Input data:
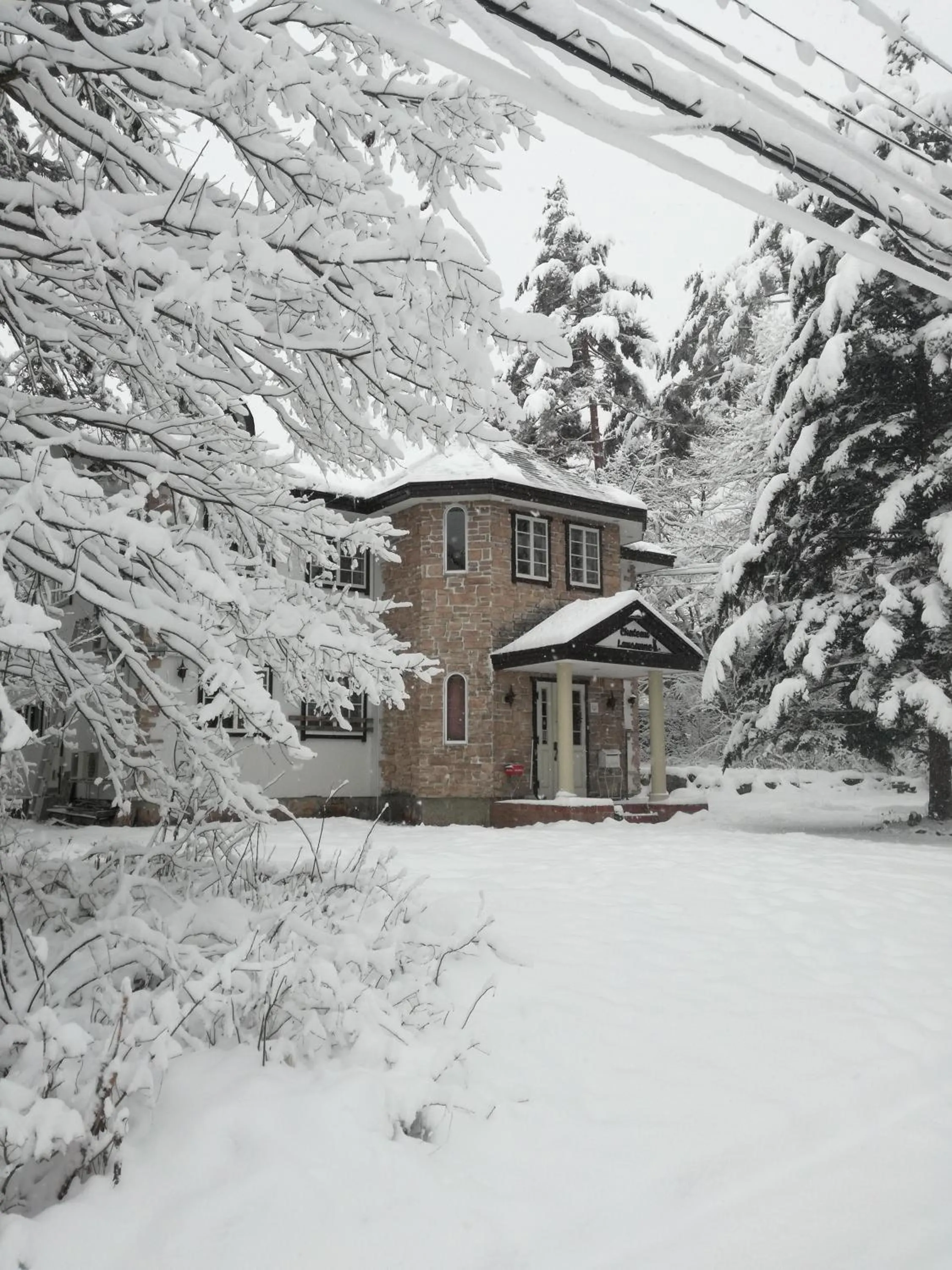 Facade/entrance in Chateau Lausanne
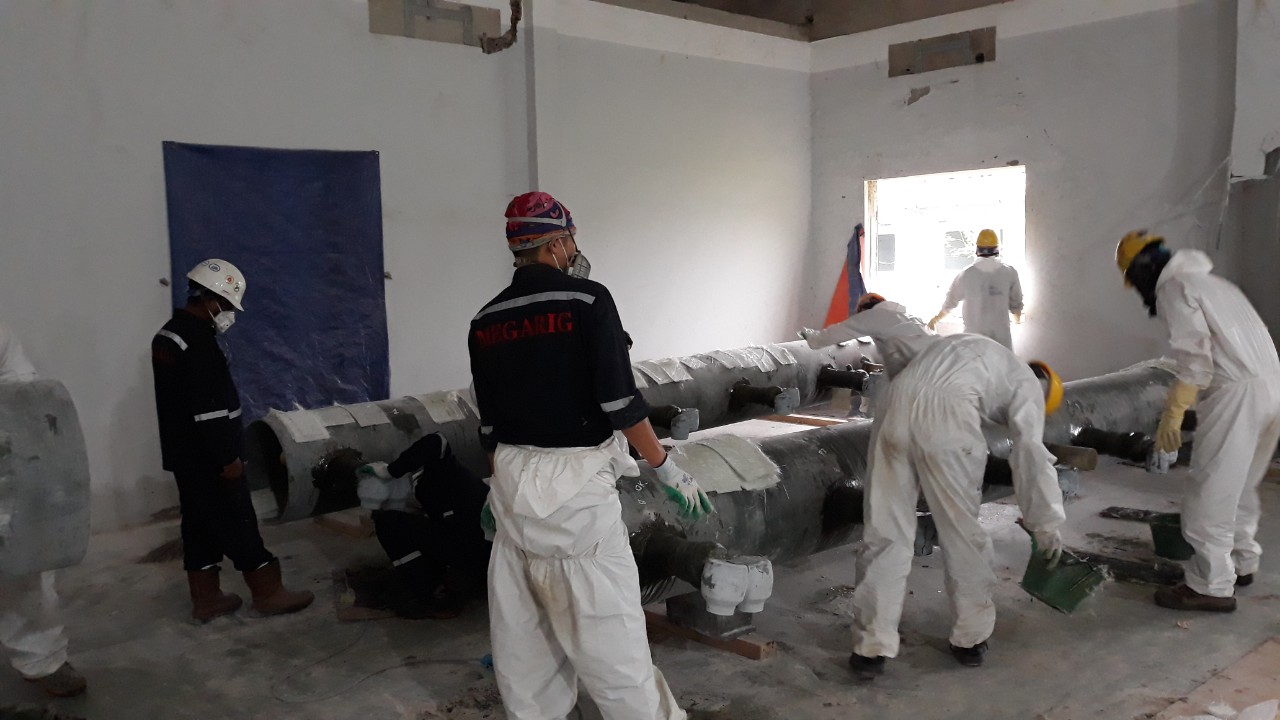 Repair and replace GRP pipe systems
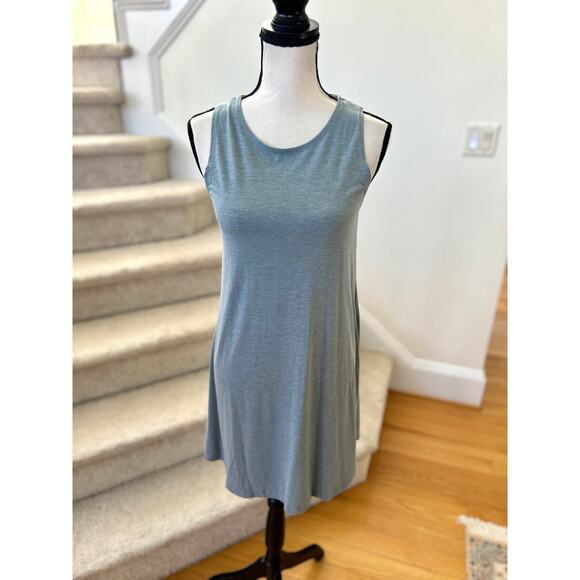 Free Fly Green Blue Sleeveless Scoop Neck Knee Length Sport Flex Dress - Picture 1 of 6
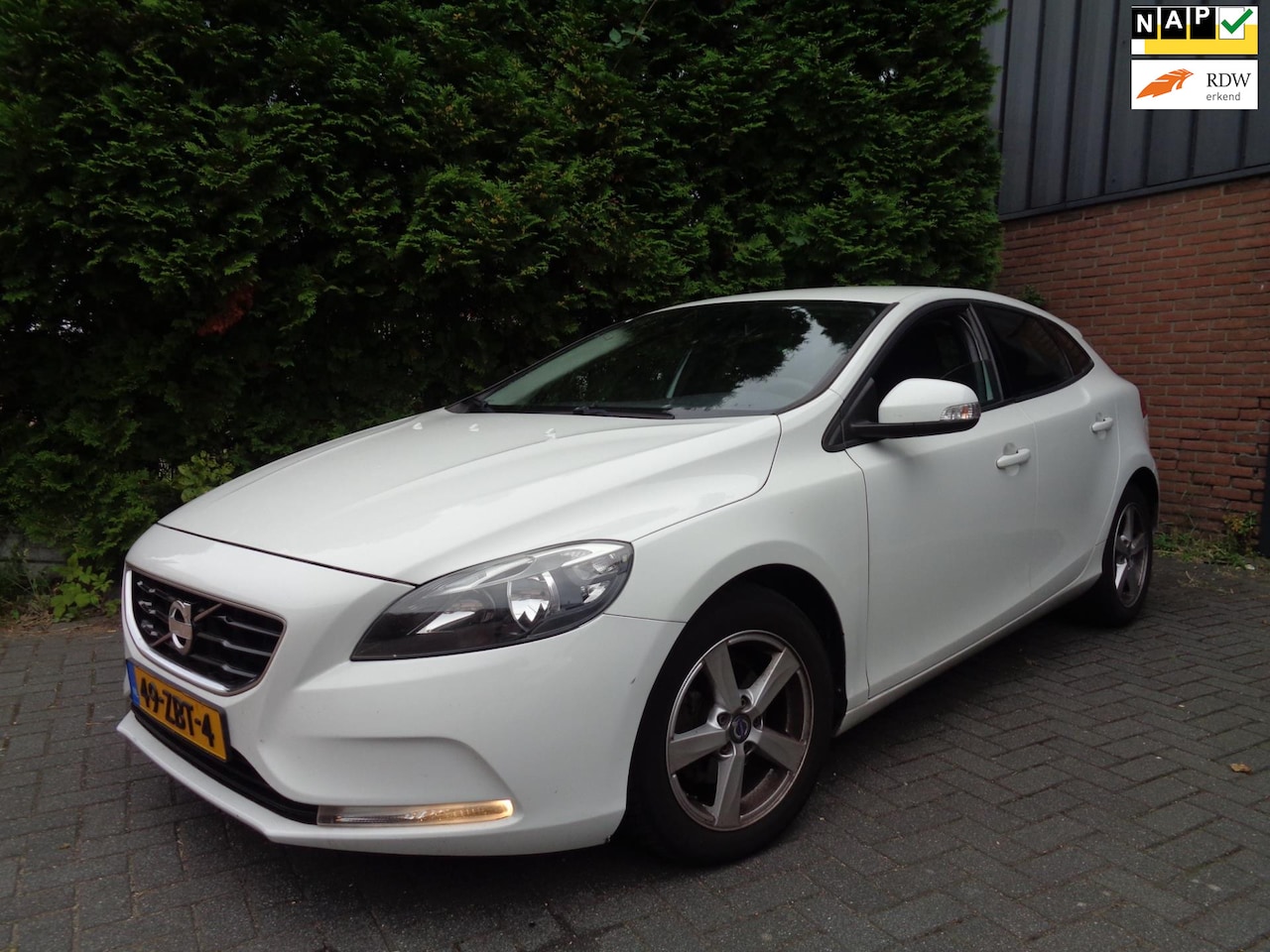 Volvo V40 - 1.6 D2 1.6 D2,Airco,Cruise control - AutoWereld.nl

What this task involves: For this exercise, output only the lines from the one bearing "Free Fly Green" to the end of the material above, exactly as written, with pictures left out.

Written solution:
 Free Fly Green Blue Sleeveless Scoop Neck Knee Length Sport Flex Dress - Picture 1 of 6
 Volvo V40 - 1.6 D2 1.6 D2,Airco,Cruise control - AutoWereld.nl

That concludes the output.